Each user has a Lustre scratch directory in /lustre/medusa/$USER. Lustre is a highly scalable cluster file system in which storage of a given file is distributed (or striped) across several hardware locations. This allows larger files than could be stored on any one location, also allowing for much faster transfer speeds if accessed in parallel. Users may increase striping width to improve I/O performance for large files. For more information, see NICS' Lustre page.

There is no quota limit placed on Lustre storage. However, files older than 30 days are eligible to be purged. Any attempt to circumvent the purge policy may lead to account deactivation.

System Access

Keeneland may be accessed via ssh and gsissh.

ssh

In order to ssh to Keeneland you must use a one time password (OTP) token. Tokens are mailed to users when accounts are enabled and are only accessible if the user has returned a notarized NICS Token Activation form (emailed to new users). Consult NICS' OTP information here.

login1$ ssh userid@keeneland.gatech.xsede.org

gsissh

The alternative access method is gsissh. To access Keeneland in this manner, use the GSI authentication to log in to keenelandgsi.nics.xsede.org. Here, you will need to have an XSEDE password to authenticate with a myproxy certificate. This is automatically done through the XSEDE user portal.

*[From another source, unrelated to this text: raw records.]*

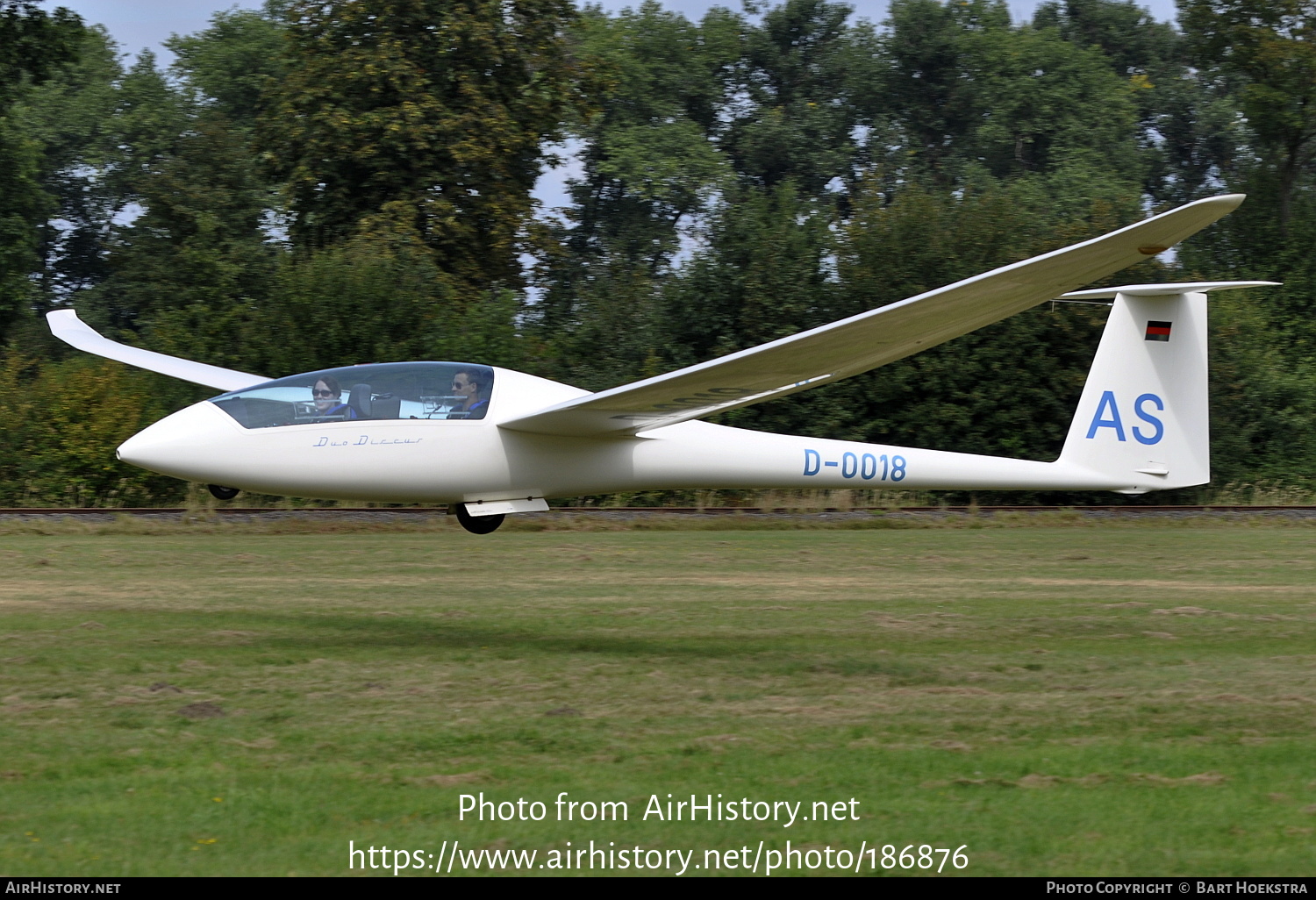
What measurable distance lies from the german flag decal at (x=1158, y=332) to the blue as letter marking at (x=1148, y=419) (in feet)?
1.78

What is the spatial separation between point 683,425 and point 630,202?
48.3 metres

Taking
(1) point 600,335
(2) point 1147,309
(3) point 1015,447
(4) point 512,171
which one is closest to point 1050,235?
(3) point 1015,447

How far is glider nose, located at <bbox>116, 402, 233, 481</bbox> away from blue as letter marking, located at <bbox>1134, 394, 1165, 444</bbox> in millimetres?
8268

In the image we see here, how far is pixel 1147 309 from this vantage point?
503 inches

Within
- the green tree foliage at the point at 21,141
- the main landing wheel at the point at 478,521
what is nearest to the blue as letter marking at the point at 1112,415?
the main landing wheel at the point at 478,521

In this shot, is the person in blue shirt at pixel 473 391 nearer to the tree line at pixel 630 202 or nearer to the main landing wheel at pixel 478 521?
the main landing wheel at pixel 478 521

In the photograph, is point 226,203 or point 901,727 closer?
point 901,727

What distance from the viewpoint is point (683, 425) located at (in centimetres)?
1190

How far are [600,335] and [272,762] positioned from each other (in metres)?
26.3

The table below contains the IP addresses for each of the above protocols.

ssh/OTP GSISSH GridFTP
keeneland.gatech.xsede.org gsissh.keeneland.gatech.xsede.org gridftp.keeneland.gatech.xsede.org

Logging into Keeneland

The first time you log in using OTP authentication, you are required to choose a Personal Identification Number (PIN). You'll be prompted to enter your PIN followed by the numbers on your OTP token. The numbers on your token will change every 30 seconds or so and you can view the time left on that passcode by the bar on the left hand side of the viewing window. For further information on this, please see, https://www.nics.tennessee.edu/getting-started/access#OTPAuthentication).

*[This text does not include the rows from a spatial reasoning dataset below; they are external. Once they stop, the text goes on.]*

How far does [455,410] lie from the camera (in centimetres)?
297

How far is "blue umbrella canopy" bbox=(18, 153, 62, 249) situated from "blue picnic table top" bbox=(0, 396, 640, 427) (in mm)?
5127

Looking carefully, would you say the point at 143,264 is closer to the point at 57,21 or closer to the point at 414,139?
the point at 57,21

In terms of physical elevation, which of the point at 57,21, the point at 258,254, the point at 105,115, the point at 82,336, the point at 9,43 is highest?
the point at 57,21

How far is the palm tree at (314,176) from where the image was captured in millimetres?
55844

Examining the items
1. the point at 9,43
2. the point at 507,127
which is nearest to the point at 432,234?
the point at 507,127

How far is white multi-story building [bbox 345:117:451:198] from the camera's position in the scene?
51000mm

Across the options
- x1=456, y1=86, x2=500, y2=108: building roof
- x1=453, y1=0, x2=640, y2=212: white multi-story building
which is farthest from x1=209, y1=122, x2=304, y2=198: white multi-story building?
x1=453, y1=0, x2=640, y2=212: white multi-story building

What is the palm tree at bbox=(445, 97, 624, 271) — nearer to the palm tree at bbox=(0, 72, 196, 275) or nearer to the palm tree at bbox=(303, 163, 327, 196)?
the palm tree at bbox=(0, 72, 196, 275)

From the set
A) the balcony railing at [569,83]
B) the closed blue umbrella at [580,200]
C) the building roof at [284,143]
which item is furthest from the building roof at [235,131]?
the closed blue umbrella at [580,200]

Tokens may occasionally become disabled for a variety of reasons. When this happens or you have forgotten your PIN, email help@xsede.org with "Keeneland" in the subject line.

Note: The OTP token is for the specified user only. Sharing with anyone will lead to immediate account deactivation.

User Responsibilities

Keeneland is a Georgia Tech resource supported by NICS. When using Keeneland or NICS resources, you agree to the following user responsibilities:

  • You have the responsibility to protect your account from unauthorized use. Never share login information. If you believe your account has been compromised, immediately notify the XSEDE Help Desk at 866-907-2383.
  • You have responsibility for the security of your programs and data.
  • You may not copy and/or distribute proprietary software or documentation without the permission of the software. Possession or use of illegally copied software is prohibited; all software must be appropriately acquired and used according to the specific licensing.
  • Keeneland resources may only be used by authorized users and is limited to the purpose prescribed in the project award. Use of these resources for processing proprietary information, source code or executable code must be disclosed in the award process and is prohibited unless authorized by the project award. Use of Keeneland resources for export controlled information; source code or executable code is prohibited.
  • To ensure protection of data and resources, user activity and files may be monitored, intercepted, recorded, copied, audited, inspected, and disclosed to authorities. By using Keeneland or any NICS system, the user consents to such at the discretion of authorized site personnel.
  • Activities in violation of any laws may be reported to the proper authorities for investigation and prosecution. Abusive activity may be reported to your home institution for review and action.
  • Keeneland uses the NICS file systems. NICS file systems are generally very reliable, however, data may still be lost or corrupted. Users are responsible for backing up critical data.
  • Violations of Keeneland or NICS policy can result in loss of access to Keeneland and NICS resources and possible prosecution. If you have questions, you may contact NICS User Support during normal working hours, 9:00 am - 6:00 pm ET, at 865-241-1504, or contact the XSEDE Help Desk 24/7 at 866-907-2383 or help@xsede.org.

Computing Environment

The default environment for each user is: home directory, Lustre scratch space, and unix group name associated to their project number (assigned by XSEDE).

Unix Shell

Keeneland's default shell is bash. Other shells are available: sh, csh, tcsh, and zsh. Users may change their default shell in the NICS User Portal, https://portal.nics.tennessee.edu/. You'll need your OTP token to log into the NICS portal.

Environment variables

Display the pre-set environment variables using the Unix env command. In addition, there are pre-set modules loaded when one logs in. This includes the default intel compiler, Moab, Torque, MKL, CUDA, and MPI libraries. Pre-set environment variables include: $HOME and $SCRATCHDIR.

Startup Scripts

Each time you log in to a resource, a number of scripts run to set up your environment. System startup scripts (which are universal for all users) define the modules command and set a number of environment variables. Note that system startup scripts work for login shells – when you log in with ssh or start a job. If you want them to run when you start a new shell, it should be made a login shell, for instance bash -l or newgrp -. For more information, check the Unix man pages.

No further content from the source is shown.